Şimdi ölüm, yadı boş bir elem,
Riyakar bir sadelikle çepeçevre kuşanmış.
Şimdi hayat farzı kifaye bize,
Burdan ötesi yok burdan öte karanlık,
Anlatabilirki acımızı sanki hangi dize?
Şimdi avuç içlerimizde zaman,
Meftun bir çocuk titrekliğiyle,
Göz yaşlarımızda ve ensemizde.
Savrulan kıpkırmızı yapraklardan damlayan kan,
Ve irin
Ve ölümdür serin bir ürpertiyle ruhumuza dolan.

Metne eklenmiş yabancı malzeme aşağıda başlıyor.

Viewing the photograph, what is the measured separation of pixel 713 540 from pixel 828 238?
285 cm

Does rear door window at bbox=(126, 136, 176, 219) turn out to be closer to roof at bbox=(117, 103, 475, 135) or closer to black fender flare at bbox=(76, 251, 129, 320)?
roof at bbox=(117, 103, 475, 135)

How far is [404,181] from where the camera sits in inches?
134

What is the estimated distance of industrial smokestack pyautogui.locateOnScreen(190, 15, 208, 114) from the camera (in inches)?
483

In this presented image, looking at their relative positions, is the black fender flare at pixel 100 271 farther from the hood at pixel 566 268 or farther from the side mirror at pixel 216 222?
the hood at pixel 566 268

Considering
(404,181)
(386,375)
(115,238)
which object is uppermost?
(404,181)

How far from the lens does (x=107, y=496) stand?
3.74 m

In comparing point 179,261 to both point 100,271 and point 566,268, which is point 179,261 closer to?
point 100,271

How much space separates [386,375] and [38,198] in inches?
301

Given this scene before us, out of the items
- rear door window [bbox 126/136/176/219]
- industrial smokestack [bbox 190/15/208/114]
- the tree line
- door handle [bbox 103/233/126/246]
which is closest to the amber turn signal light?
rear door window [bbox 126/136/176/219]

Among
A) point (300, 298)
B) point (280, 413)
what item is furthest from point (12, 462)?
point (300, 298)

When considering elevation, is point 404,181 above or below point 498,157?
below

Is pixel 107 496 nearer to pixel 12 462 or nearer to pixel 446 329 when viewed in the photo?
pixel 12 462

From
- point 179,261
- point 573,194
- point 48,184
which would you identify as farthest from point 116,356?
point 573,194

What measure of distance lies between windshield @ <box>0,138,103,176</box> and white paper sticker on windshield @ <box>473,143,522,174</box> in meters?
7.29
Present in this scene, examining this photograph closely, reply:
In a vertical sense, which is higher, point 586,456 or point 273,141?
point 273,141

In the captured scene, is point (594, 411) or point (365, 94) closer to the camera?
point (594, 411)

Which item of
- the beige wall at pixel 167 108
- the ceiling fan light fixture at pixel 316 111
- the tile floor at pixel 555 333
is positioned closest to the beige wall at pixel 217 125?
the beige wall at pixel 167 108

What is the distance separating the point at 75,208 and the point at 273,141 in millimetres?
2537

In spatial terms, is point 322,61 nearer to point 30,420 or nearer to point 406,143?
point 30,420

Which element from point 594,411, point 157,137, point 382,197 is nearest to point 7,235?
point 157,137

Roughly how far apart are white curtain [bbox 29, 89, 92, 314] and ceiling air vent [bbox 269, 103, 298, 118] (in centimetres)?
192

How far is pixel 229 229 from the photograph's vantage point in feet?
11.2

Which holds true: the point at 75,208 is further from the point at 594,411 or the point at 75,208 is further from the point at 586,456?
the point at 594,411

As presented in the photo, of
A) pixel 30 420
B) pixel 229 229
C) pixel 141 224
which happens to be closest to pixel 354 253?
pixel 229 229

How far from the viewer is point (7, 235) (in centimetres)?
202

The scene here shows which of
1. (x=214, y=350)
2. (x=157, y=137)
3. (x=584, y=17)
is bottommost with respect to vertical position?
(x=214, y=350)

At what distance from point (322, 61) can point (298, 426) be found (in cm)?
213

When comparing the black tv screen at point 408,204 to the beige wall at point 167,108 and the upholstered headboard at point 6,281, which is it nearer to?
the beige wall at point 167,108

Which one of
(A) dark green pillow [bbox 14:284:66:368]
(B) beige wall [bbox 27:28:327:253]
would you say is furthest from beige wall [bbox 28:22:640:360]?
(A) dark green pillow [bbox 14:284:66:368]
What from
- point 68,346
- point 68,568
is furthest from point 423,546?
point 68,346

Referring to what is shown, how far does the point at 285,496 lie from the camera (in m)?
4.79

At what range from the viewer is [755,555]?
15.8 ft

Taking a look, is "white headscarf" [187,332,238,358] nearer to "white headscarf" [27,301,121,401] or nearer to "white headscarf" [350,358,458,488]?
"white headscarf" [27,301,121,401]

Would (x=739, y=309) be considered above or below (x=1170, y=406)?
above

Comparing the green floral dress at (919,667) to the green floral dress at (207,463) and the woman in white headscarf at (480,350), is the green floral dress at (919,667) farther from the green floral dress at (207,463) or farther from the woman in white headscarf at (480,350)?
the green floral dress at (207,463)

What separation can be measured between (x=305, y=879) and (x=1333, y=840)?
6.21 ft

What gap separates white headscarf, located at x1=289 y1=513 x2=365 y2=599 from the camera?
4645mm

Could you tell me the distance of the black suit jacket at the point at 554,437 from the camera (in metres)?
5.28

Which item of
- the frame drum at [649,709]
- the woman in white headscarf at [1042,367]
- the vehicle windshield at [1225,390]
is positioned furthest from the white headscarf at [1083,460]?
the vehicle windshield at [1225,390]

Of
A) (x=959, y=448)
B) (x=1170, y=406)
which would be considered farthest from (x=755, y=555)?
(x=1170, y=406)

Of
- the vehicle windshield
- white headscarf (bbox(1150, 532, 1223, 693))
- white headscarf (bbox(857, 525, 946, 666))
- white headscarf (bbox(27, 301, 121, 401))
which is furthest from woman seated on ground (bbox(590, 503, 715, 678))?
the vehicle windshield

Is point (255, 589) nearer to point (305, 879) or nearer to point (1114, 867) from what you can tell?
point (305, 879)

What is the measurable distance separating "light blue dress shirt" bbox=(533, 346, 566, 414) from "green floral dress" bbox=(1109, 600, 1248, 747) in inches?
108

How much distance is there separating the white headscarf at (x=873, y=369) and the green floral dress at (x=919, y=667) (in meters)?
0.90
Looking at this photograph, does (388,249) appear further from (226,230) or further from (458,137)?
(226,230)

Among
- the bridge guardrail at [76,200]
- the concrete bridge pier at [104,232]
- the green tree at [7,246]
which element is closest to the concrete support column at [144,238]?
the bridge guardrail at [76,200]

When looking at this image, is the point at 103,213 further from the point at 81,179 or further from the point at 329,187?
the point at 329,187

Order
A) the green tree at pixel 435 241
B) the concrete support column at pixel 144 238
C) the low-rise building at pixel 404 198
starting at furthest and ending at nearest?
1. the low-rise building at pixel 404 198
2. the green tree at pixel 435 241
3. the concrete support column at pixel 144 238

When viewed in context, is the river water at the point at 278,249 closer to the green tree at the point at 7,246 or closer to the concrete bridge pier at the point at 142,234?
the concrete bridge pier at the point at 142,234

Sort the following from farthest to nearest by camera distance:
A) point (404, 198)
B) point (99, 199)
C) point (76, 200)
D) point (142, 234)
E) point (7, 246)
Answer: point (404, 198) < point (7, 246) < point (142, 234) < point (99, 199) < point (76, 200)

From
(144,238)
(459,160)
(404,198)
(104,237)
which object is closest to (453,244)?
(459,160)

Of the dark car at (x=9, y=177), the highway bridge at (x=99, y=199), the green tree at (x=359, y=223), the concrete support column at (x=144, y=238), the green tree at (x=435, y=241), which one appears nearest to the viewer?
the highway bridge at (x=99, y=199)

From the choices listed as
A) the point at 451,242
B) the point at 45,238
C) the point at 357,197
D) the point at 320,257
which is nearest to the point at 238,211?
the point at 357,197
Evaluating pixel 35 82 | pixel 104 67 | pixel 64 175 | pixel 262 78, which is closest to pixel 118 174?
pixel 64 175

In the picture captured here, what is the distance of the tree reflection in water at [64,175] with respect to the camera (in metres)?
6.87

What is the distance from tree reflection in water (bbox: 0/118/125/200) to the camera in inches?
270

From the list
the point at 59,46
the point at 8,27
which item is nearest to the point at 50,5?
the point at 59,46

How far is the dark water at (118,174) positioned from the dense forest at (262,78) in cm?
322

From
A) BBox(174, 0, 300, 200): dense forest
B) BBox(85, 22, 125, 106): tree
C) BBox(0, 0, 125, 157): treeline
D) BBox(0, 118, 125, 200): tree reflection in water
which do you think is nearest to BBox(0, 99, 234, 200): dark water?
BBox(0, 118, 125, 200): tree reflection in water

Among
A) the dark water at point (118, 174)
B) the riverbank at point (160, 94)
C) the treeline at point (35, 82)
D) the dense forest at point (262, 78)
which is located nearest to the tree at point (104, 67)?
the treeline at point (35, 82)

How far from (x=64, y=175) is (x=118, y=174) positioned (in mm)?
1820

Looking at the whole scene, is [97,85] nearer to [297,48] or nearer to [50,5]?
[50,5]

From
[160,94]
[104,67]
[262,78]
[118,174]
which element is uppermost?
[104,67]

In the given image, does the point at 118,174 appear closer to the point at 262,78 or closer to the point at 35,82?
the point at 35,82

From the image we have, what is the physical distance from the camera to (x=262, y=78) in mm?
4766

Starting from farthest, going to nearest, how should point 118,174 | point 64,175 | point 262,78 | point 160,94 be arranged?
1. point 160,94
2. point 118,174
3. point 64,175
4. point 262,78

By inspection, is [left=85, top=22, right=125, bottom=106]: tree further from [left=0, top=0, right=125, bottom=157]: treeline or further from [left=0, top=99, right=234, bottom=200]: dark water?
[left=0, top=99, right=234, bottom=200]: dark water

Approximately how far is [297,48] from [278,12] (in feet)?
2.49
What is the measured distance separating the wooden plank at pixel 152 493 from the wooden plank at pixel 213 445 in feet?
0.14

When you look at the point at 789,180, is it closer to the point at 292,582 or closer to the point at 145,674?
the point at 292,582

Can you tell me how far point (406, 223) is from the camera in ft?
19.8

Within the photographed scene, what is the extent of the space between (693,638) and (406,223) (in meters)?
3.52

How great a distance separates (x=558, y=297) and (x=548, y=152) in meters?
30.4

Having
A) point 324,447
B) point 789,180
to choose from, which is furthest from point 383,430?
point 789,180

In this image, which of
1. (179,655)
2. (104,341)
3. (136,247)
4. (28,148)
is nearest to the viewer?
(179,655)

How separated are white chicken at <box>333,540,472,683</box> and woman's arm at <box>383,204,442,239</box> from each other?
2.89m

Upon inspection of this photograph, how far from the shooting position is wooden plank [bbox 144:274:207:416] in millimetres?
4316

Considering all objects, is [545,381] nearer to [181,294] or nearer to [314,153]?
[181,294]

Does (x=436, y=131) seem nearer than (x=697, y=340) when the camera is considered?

Biz yollar ve yıllar boyu,
Yürürken bir mecnun çaresizliğiyle,
Nereye gittiğini kim olduğunu bilmeden.
Umarsız ve umutsuzca aştığımız tepeler,
Ruhumuzda yükselen birer hezeyan.
Düşünmek ki çağımızda çok zor bir eylem,
Biz insanlığımızdan utanır olduk.
Ufukta beliren bir karaltı,
Vicdanımızdan yükselen namelerle.
Dipsiz bir kuyunun başında bulduk benliğimizi.
Şimdi mezar başlarında birer gölgeyiz,
Mazide kalmış bir hülya gibi puslu birer ömür.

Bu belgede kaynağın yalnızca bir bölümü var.